WORK INSTRUCTIONS:
Set down exactly, and only, the lines from the one with "Which one is vertically" to the final line of the entries, both included.

MATERIALS PROVIDED:
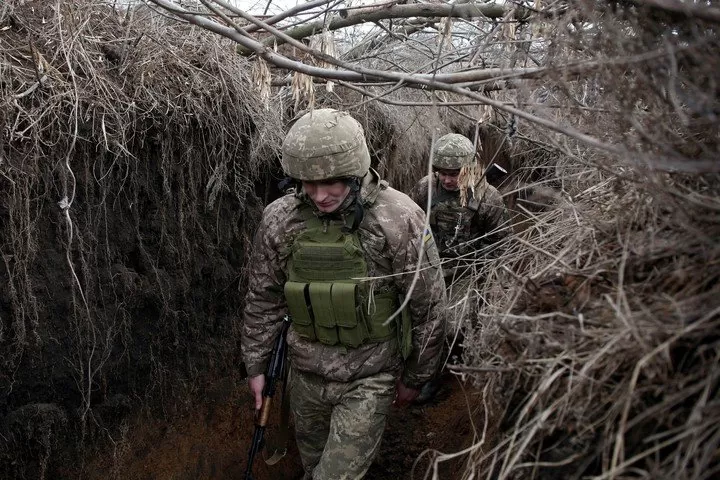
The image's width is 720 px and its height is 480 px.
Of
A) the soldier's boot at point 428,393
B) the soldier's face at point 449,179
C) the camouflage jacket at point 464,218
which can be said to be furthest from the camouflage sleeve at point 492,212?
the soldier's boot at point 428,393

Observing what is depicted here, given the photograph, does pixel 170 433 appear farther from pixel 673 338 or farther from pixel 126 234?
pixel 673 338

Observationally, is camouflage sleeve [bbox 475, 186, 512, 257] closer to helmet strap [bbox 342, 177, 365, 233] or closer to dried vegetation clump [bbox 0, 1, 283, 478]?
dried vegetation clump [bbox 0, 1, 283, 478]

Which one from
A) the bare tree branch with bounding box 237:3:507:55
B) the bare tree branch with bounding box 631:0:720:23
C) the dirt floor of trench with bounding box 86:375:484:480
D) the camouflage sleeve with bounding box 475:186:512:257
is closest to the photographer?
the bare tree branch with bounding box 631:0:720:23

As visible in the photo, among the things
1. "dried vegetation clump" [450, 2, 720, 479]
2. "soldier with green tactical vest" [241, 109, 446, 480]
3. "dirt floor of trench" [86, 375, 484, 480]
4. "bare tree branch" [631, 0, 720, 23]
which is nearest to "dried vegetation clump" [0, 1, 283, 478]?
"dirt floor of trench" [86, 375, 484, 480]

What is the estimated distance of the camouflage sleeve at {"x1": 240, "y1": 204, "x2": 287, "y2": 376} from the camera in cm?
355

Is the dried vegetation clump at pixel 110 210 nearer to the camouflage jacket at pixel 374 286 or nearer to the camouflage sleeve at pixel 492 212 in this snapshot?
the camouflage jacket at pixel 374 286

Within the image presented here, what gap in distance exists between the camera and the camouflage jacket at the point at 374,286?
3.29m

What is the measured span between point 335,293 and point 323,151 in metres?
0.72

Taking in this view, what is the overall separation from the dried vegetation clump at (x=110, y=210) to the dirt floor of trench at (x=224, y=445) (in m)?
0.20

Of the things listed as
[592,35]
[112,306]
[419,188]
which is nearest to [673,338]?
[592,35]

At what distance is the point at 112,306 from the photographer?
12.7 feet

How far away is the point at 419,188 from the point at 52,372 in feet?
10.7

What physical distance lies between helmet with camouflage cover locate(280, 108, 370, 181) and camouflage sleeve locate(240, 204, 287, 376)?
0.46 meters

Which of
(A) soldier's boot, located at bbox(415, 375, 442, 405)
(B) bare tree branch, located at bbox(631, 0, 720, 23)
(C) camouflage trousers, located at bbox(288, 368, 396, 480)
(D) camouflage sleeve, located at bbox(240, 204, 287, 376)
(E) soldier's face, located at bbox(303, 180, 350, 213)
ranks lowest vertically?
(A) soldier's boot, located at bbox(415, 375, 442, 405)
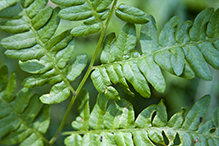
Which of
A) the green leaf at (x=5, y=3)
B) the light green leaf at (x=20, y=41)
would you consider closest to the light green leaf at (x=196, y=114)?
the light green leaf at (x=20, y=41)

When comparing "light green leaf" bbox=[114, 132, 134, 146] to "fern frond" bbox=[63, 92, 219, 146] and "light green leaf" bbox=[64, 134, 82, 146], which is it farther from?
"light green leaf" bbox=[64, 134, 82, 146]

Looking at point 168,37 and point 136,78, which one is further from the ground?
point 168,37

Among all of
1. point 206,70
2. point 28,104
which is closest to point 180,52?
point 206,70

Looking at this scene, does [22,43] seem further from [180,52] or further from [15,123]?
[180,52]

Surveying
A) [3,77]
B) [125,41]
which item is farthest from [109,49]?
[3,77]

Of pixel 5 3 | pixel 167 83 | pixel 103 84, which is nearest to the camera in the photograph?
pixel 5 3

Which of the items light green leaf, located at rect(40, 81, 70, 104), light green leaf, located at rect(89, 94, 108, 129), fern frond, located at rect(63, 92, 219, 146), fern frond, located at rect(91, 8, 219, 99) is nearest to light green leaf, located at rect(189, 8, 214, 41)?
fern frond, located at rect(91, 8, 219, 99)

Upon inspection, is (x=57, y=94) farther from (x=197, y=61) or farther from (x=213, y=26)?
(x=213, y=26)

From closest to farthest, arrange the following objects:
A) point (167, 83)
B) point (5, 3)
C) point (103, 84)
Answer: point (5, 3), point (103, 84), point (167, 83)
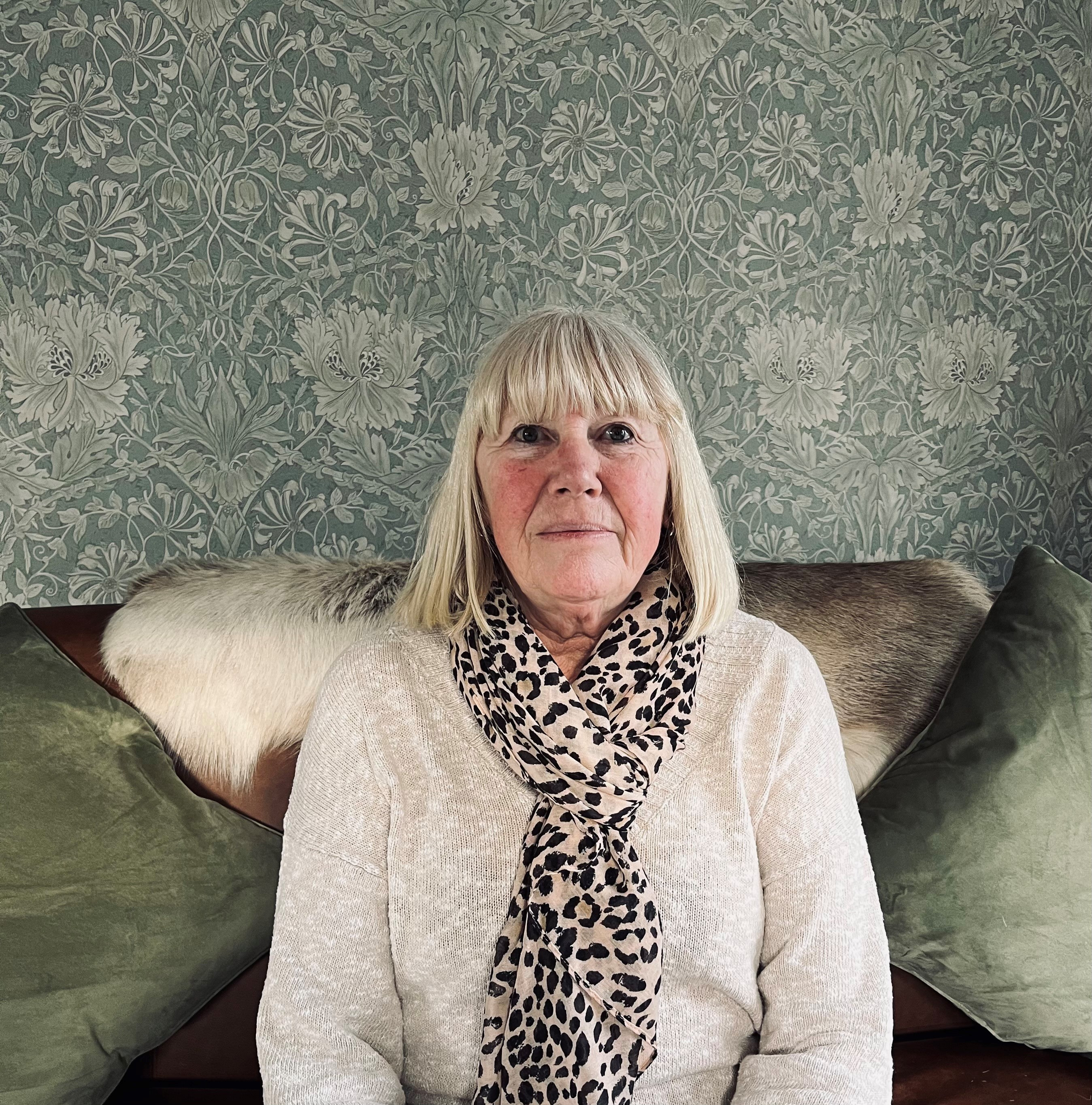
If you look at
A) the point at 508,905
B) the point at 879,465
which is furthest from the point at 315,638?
the point at 879,465

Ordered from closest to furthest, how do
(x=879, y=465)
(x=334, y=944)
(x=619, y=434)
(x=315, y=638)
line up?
(x=334, y=944), (x=619, y=434), (x=315, y=638), (x=879, y=465)

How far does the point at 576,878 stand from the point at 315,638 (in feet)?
2.01

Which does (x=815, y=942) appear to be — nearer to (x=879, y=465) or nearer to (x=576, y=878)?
(x=576, y=878)

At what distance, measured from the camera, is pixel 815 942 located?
117 centimetres

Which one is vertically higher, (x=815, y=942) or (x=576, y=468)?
(x=576, y=468)

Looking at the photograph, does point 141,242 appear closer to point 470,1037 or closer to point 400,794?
point 400,794

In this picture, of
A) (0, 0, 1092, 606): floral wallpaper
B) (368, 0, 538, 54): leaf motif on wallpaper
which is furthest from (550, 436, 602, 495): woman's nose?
(368, 0, 538, 54): leaf motif on wallpaper

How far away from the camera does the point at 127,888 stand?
55.6 inches

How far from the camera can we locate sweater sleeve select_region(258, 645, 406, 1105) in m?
1.12

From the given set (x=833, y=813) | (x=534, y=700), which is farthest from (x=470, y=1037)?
(x=833, y=813)

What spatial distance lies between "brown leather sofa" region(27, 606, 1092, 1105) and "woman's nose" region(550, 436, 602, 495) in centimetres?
65

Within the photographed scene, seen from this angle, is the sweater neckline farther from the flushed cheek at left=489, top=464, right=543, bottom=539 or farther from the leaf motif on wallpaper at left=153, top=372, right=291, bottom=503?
the leaf motif on wallpaper at left=153, top=372, right=291, bottom=503

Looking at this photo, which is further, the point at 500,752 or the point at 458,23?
the point at 458,23

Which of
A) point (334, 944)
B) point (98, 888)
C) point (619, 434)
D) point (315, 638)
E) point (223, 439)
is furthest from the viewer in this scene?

RESULT:
Which one is vertically higher, (x=815, y=942) or (x=576, y=468)?
(x=576, y=468)

Looking at the photograph, does point 141,242 appear closer to point 470,1037 or closer to point 400,794?
point 400,794

In this picture, of
A) (0, 0, 1092, 606): floral wallpaper
B) (368, 0, 538, 54): leaf motif on wallpaper
which is furthest from (550, 436, 602, 495): woman's nose?
(368, 0, 538, 54): leaf motif on wallpaper

How far away from the camera does the point at 127,888 stand?
55.6 inches

How far from the camera can we locate sweater sleeve select_region(258, 645, 406, 1105) in m?
1.12

From the given set (x=833, y=813) | (x=534, y=700), which is farthest from (x=470, y=1037)?
(x=833, y=813)

What spatial distance lies between "brown leather sofa" region(27, 606, 1092, 1105) and "woman's nose" region(550, 436, 602, 495) in centimetres?
65

Within the photographed scene, seen from this angle, is the sweater neckline farther from the flushed cheek at left=489, top=464, right=543, bottom=539 or farther from the leaf motif on wallpaper at left=153, top=372, right=291, bottom=503?
the leaf motif on wallpaper at left=153, top=372, right=291, bottom=503

Looking at this photo, which is further, the point at 500,752 or the point at 458,23?
the point at 458,23

Which of
A) point (334, 944)
B) point (98, 888)
C) point (619, 434)
D) point (315, 638)
E) point (223, 439)
is furthest from the viewer in this scene?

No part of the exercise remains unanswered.